Em uma publicação em seu blog oficial na quarta-feira, a Anthropic declarou "forte apoio" ao "Framework for Artificial Intelligence Diffusion" (Estrutura para Difusão de Inteligência Artificial) do Departamento de Comércio dos EUA, cuja implementação está prevista para 15 de maio.
Proposto em janeiro pela administração do presidente Joe Biden, o plano visa reforçar o controle sobre a exportação de chips essenciais para IA, com o objetivo de proteger a segurança nacional e assegurar a liderança dos EUA no setor.
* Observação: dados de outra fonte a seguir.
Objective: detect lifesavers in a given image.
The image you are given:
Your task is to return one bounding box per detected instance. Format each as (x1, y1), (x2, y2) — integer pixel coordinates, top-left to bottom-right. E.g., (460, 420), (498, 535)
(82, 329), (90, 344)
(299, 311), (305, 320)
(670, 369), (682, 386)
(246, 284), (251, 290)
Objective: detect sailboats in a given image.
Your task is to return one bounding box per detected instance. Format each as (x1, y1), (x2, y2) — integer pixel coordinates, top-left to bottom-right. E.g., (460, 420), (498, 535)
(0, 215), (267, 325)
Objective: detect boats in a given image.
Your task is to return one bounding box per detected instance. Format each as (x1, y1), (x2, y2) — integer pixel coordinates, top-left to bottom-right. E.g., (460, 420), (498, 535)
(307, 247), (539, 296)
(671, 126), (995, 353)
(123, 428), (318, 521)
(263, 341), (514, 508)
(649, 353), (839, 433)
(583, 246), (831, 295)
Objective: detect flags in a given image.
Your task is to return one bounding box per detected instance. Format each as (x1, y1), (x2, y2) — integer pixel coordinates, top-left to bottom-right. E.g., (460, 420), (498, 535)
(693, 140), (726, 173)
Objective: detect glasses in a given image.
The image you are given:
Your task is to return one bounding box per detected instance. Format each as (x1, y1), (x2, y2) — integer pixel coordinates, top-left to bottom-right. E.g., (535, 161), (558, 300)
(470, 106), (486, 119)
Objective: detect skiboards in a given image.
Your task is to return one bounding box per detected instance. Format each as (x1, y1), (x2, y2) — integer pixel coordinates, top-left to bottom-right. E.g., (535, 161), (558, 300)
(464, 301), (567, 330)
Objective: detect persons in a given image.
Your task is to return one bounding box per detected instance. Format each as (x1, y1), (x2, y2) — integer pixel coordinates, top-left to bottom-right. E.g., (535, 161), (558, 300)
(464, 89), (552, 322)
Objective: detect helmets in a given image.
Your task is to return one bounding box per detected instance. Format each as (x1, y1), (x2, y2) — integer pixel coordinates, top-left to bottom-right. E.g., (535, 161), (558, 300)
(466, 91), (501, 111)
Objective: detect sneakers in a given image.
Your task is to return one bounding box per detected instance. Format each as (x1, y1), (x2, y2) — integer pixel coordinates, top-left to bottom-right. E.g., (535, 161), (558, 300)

O sistema divide os países em três níveis, cada um com diretrizes e restrições específicas:
- Nível 1: Países como Japão e Coreia do Sul, que continuariam sem restrições de exportação.
- Nível 2: Países como México e Portugal, que enfrentariam restrições de exportação pela primeira vez, incluindo um limite na quantidade de chips que podem adquirir.
- Nível 3: O nível mais restritivo, incluindo países já afetados por controles existentes, como Rússia e China, que enfrentariam restrições adicionais.
Essa posição da Anthropic contrasta com a de gigantes do setor de semicondutores, como a Nvidia, que em janeiro classificou as restrições propostas como "sem precedentes e equivocadas", sugerindo que poderiam "atrapalhar" a inovação em escala global.
Fica claro que empresas de IA baseadas nos EUA, como a Anthropic, têm uma visão diferente. Apesar do apoio geral, a Anthropic fez sugestões pontuais para aprimorar a estrutura:
- Reduzir o limite de compra para o Nível 2: A empresa propõe diminuir o número de chips que países do Nível 2 podem comprar sem uma revisão mais aprofundada.
- Incentivar acordos governo-a-governo: Sugere que compras maiores por países do Nível 2 sejam feitas através de acordos diretos entre governos. Isso, segundo a Anthropic, ajudaria a evitar o contrabando e aumentaria o controle dos EUA sobre a distribuição dos chips.
- Aumentar o financiamento para fiscalização: A Anthropic acredita que o governo dos EUA deveria investir mais recursos para garantir que os controles de exportação sejam devidamente aplicados e fiscalizados.
A postura da Anthropic não é totalmente surpreendente. Seu CEO, Dario Amodei, tem sido uma das vozes mais ativas entre os líderes de IA dos EUA a favor de restrições de exportação. Em janeiro, Amodei publicou um artigo de opinião no Wall Street Journal defendendo a necessidade de controles mais fortes sobre a exportação de chips.
O IAFeed entrou em contato com a Anthropic para obter mais informações sobre suas propostas.